Over the last four decades, most of the working class in the United States has experienced a continuous erosion of wages and benefits. Throughout these 40 years, workers struggled unsuccessfully against an unrelenting and oppressive union-busting campaign. Union membership has been severely eroded. The United States now has the lowest union membership rate (about 10% of workers) of any of the imperialist industrialized countries. 

Wages have stagnated or declined in the U.S. since 1973. Real (inflation-adjusted) wages have fallen by 4-10% since then. According to the U.S. Census Bureau, women still make 20% lower wages. The U.S. poverty rate rose to 12.4% in 2022 from 7.8% in 2021, the largest one-year jump on record, the Census Bureau reported Sept. 12. At the same time, poverty among children has more than doubled.

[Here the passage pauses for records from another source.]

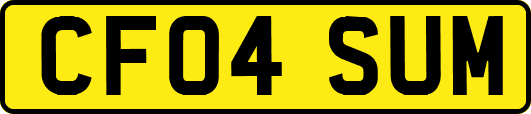 CF04SUM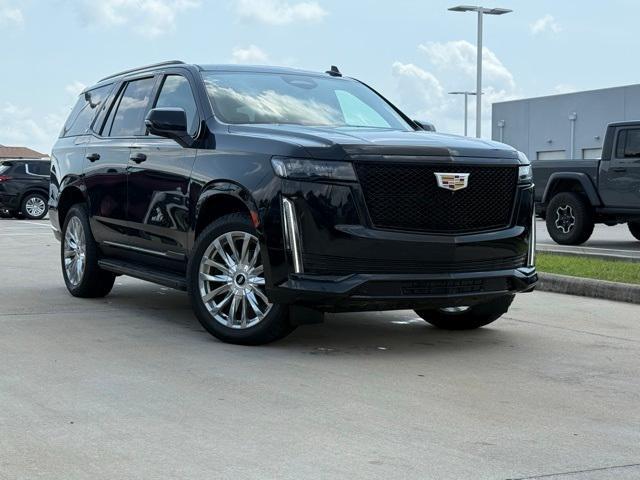 2023 Cadillac Escalade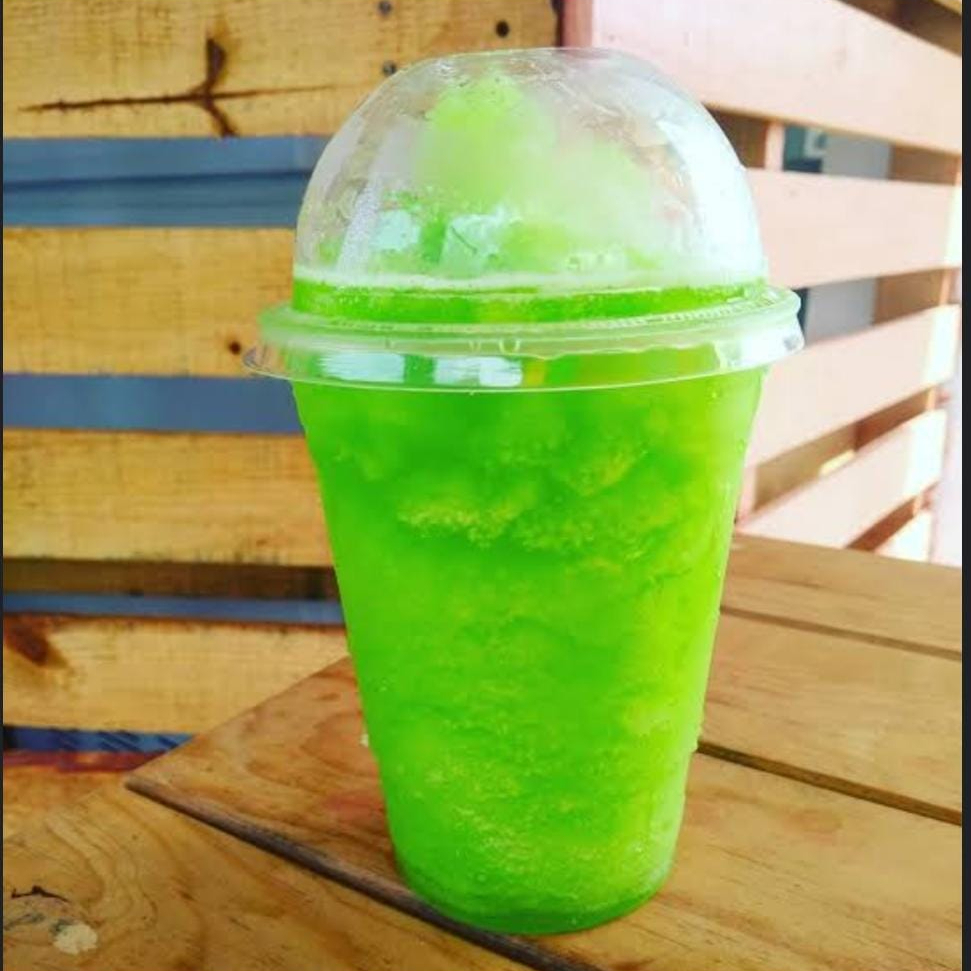 Smoothie Limon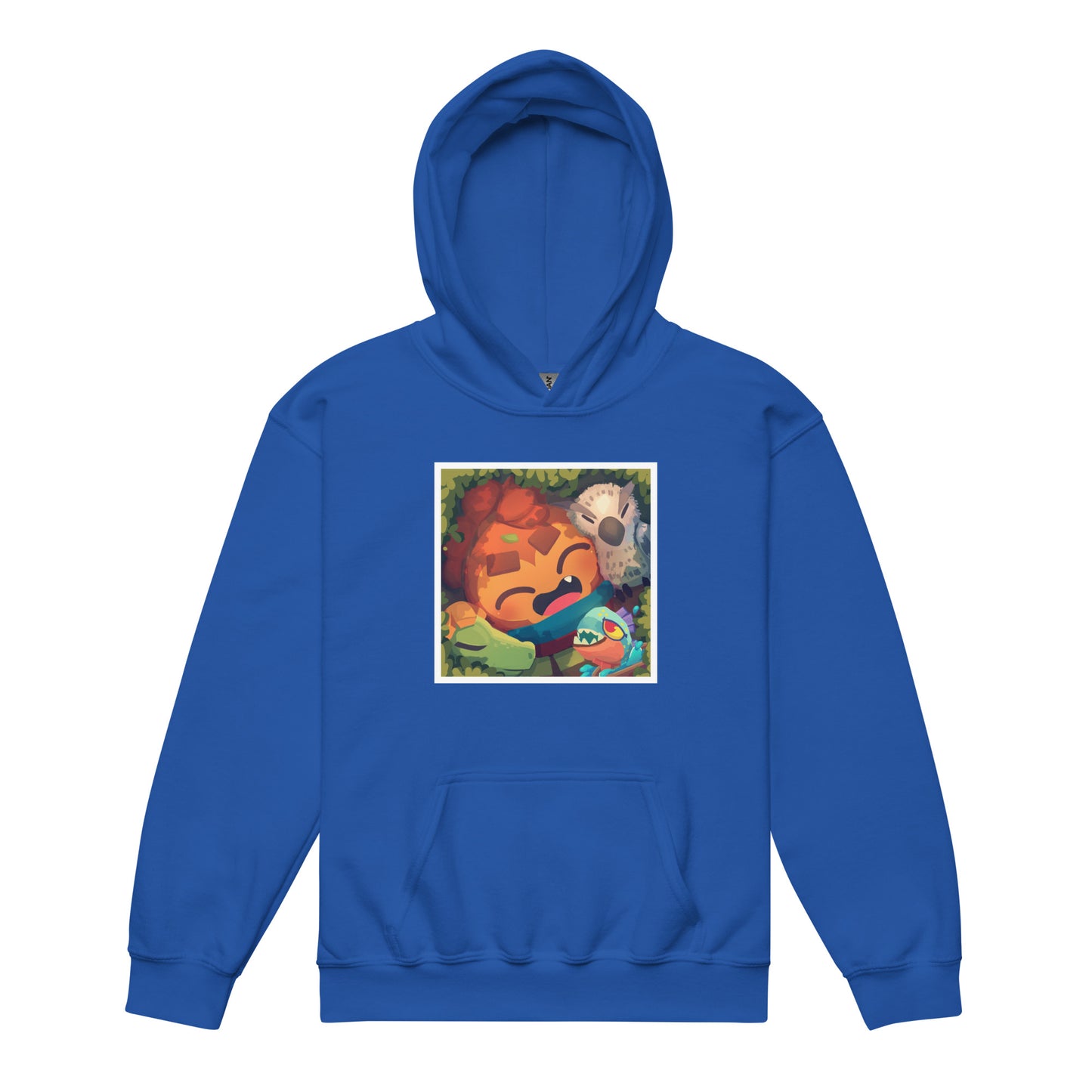 Beast Handler Cuddles Heavy Blend Hoodie (Youth)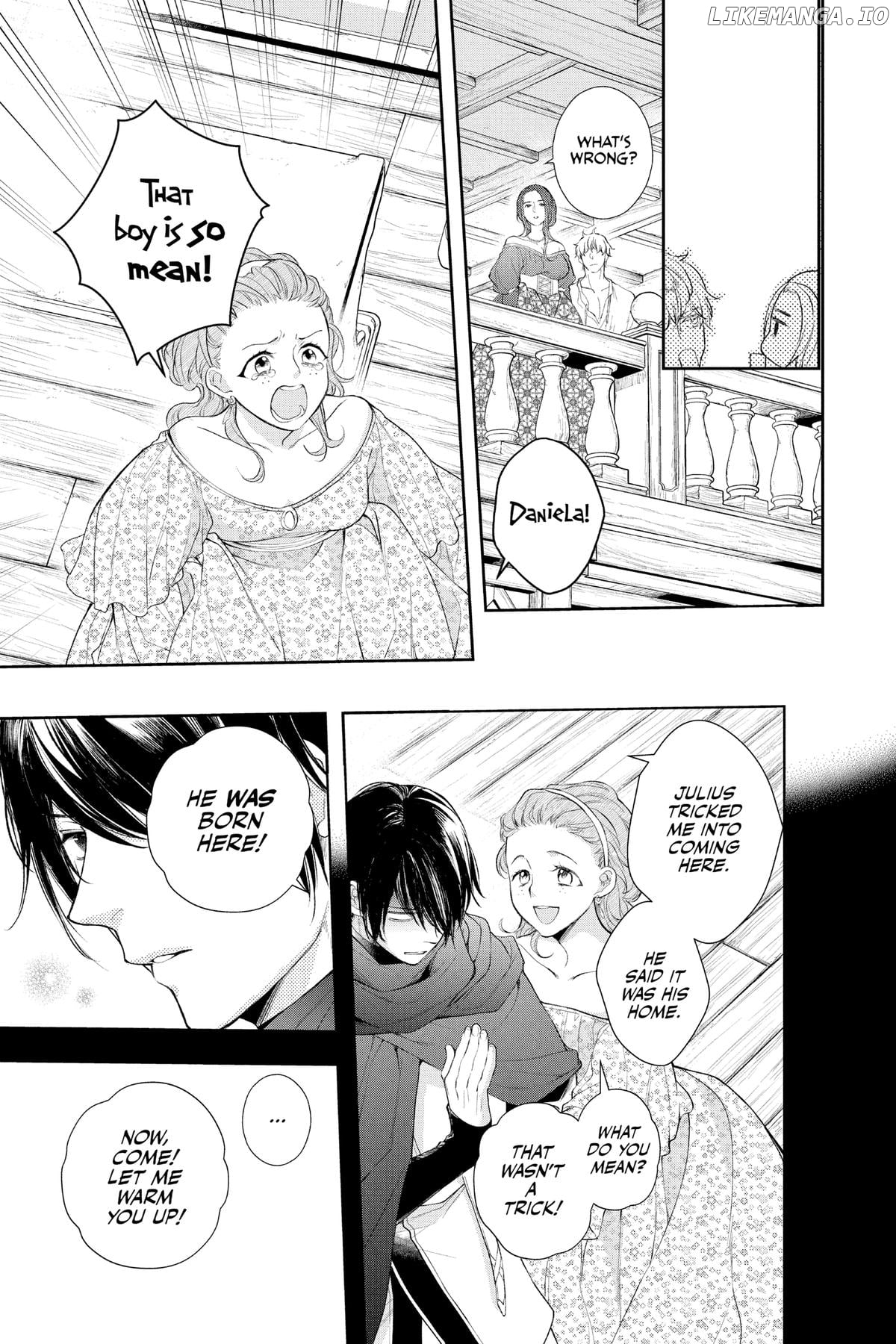 Read Itsuwari no Freya EN Manga Online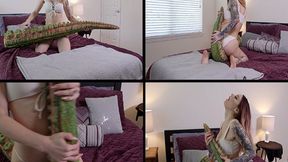 Tentacle - Jezabelle WMV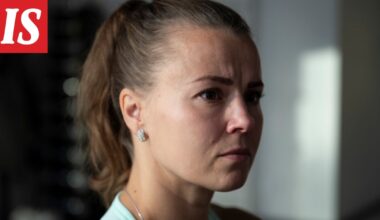 Irinan, 41, arki kiekkovaimona romahti täysin, kun mies lähti ulkomaille – ”Olin ihan rikki”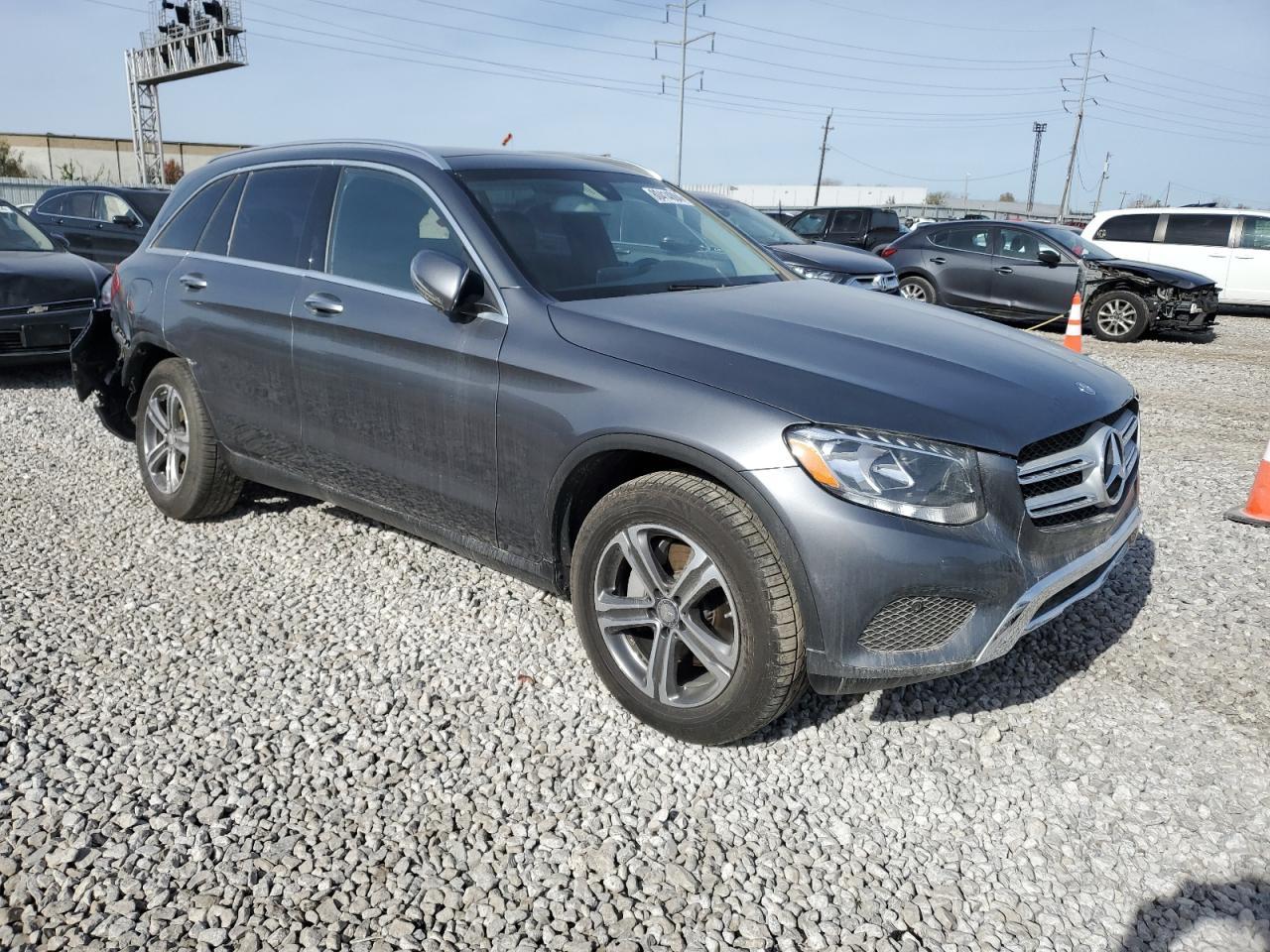 2016 Mercedes-Benz Glc 300 4Matic - Фото 4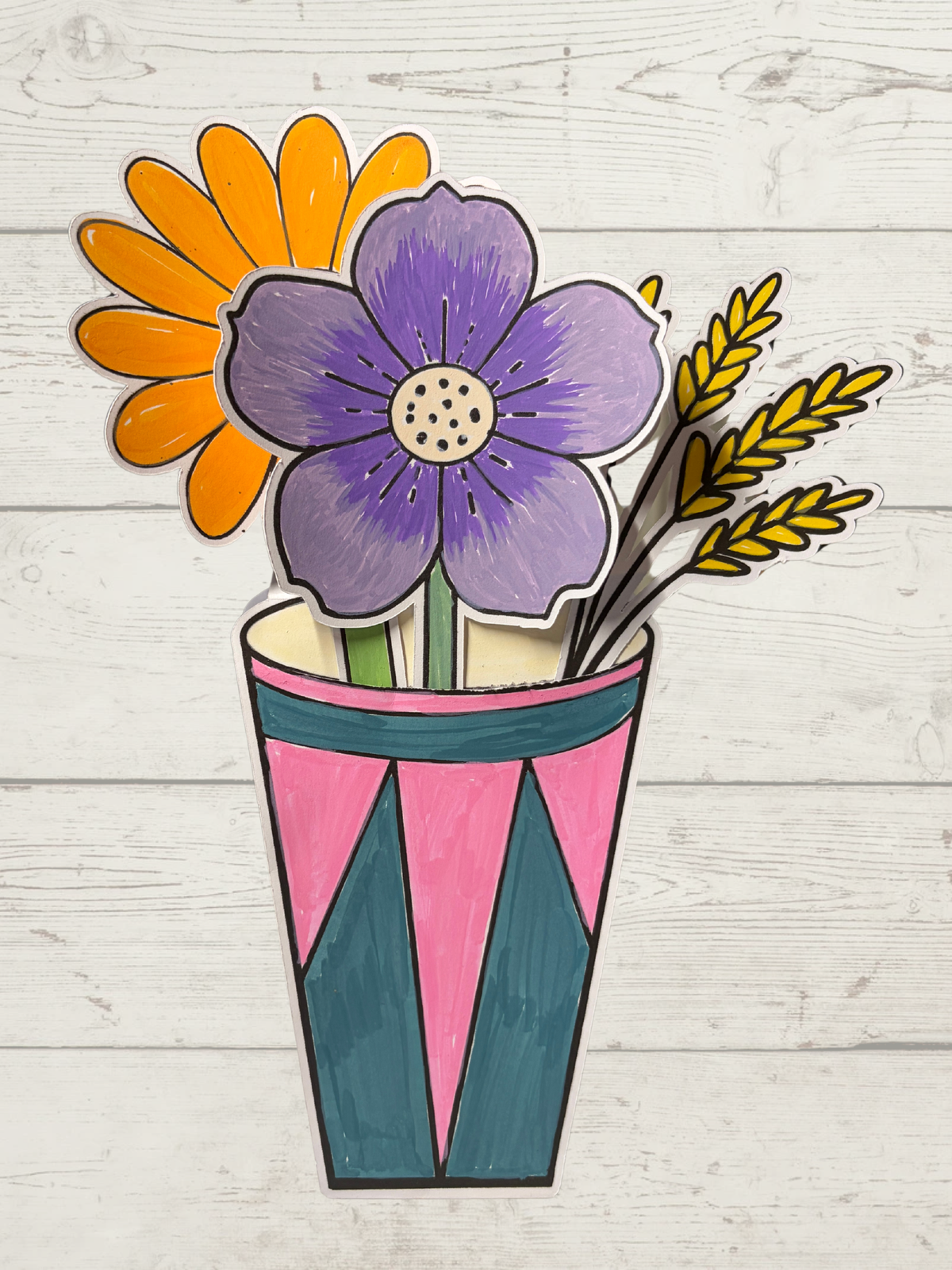 Flower Bar – DIY Blumenstrauß zum Gestalten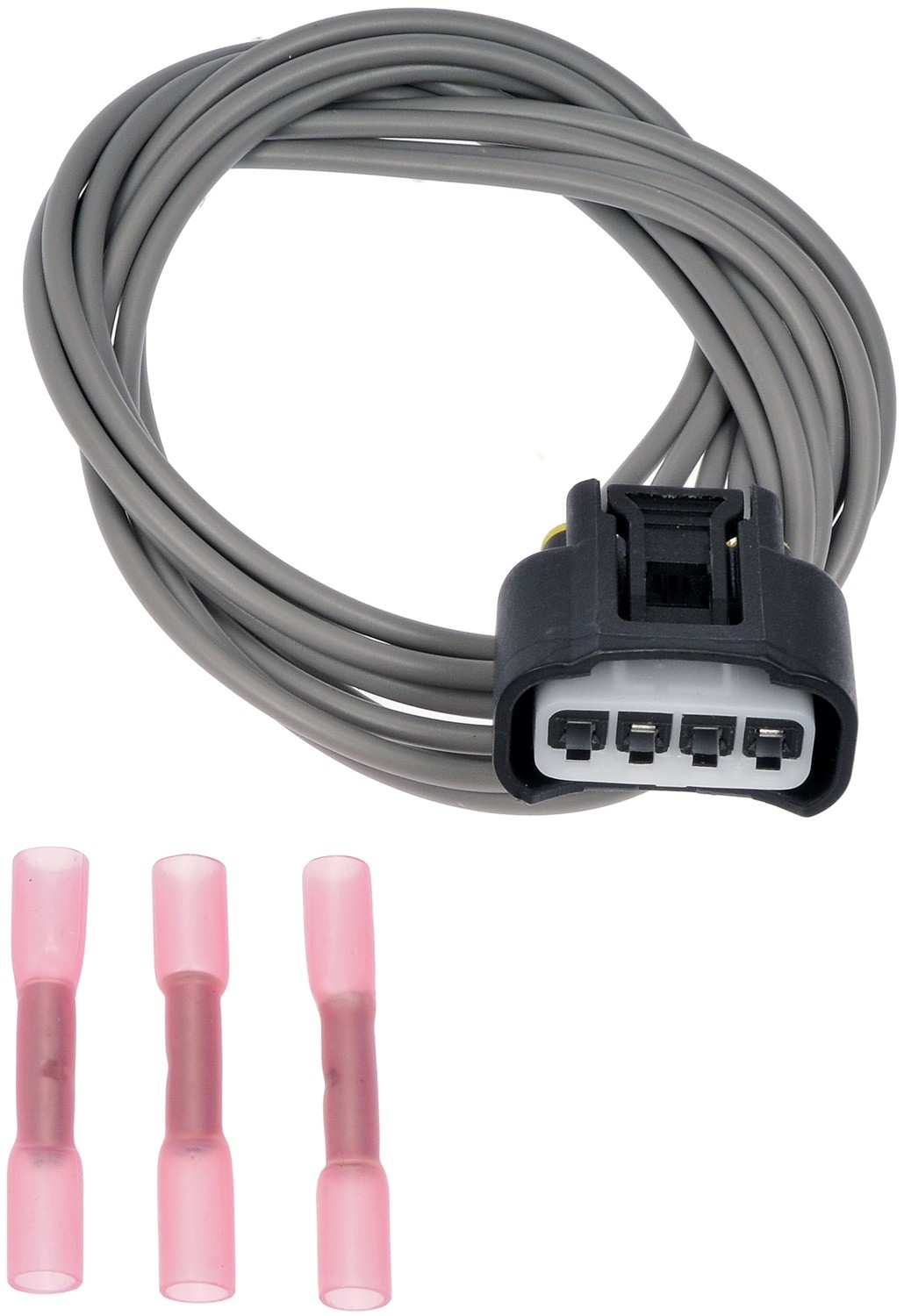 Conector Para Manguera De Calefactor De Plastico Dorman - HELP 3/4 X 3 4 Pulgadas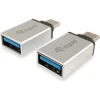 Adaptador EQUIP USB-C a USB-A 2 Unidades (EQ133473) | (1)
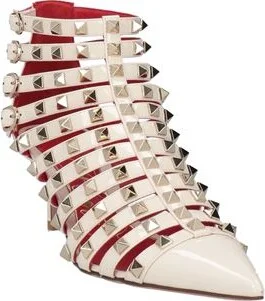 Valentino Garavani Rockstud Alcove Woman Ankle boots - Image 2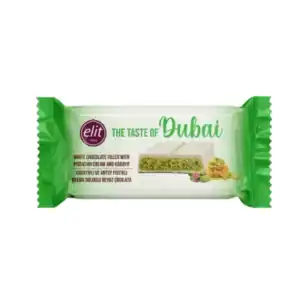 Elit Dubai White Chocolate Pistache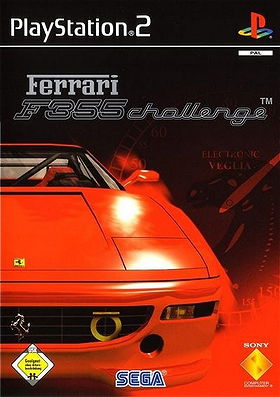 Ferrari F355 Challenge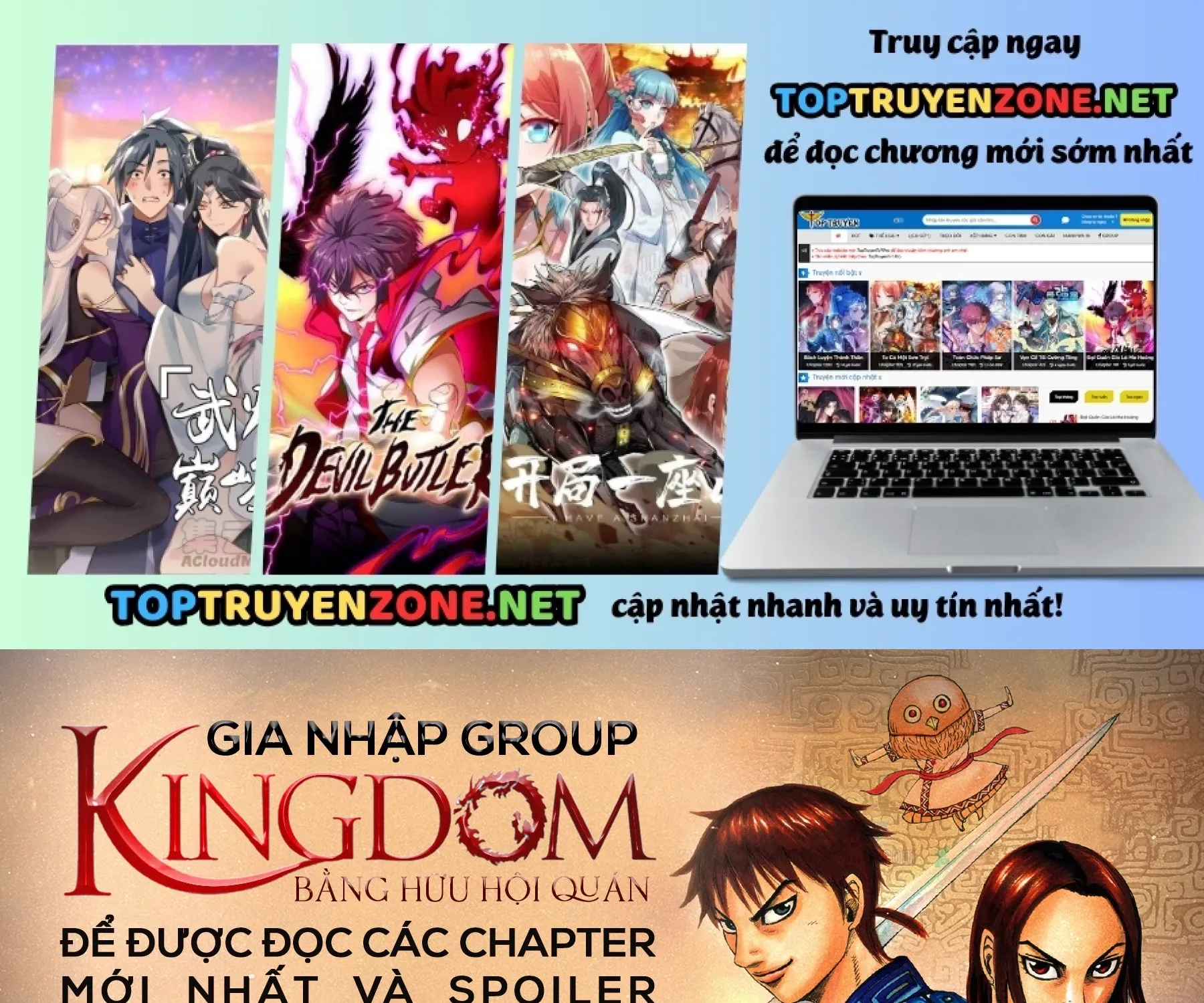 Truyện tranh online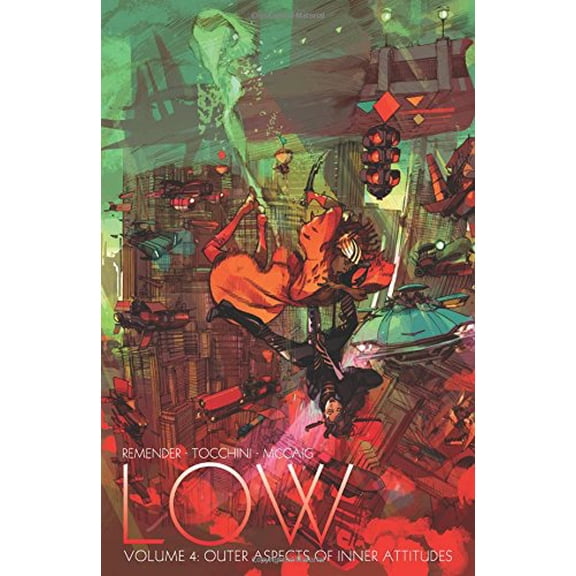 Pre-Owned Low Volume 4: Outer Aspects of Inner Attitudes Paperback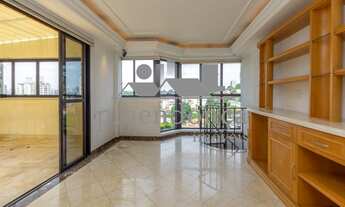 Imagem 5: LINDA COBERTURA DUPLEX com 227 m2 úteis, em rua tranquila da região nobre do Sumaré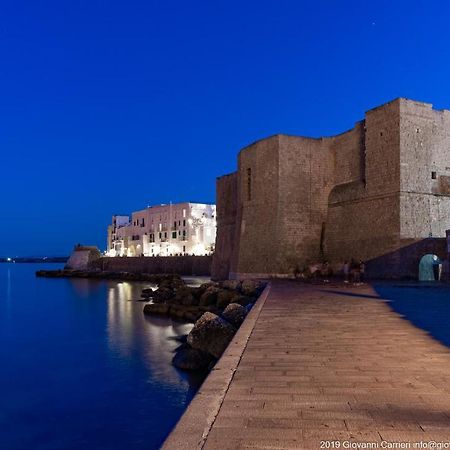 La Maison Di Alessandra Monopoli Buitenkant foto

The summer of 2023 has been marked by a wave of strikes across the United States. Workers in a variety of industries, including health care, education, manufacturing, and transportation, have walked off the job to demand better pay, working conditions, and benefits. Rising inflation has seriously cut wages.

In order to win, these strikes require unity across the working class through solidarity with other labor and community organizations. That means fighting for equality for Black, Latinx, Asian, and Native peoples; fighting for equal pay for equal work for women workers; defending equality for lesbian, gay, bi, trans, and queer workers; equality for immigrant and undocumented workers.

Labor must build these alliances and show support beyond just their membership. Isolated strikes will struggle. But strikes backed by a united working-class front can win. Solidarity is key.

To borrow a phrase:

Low-wage workers of the world, unite!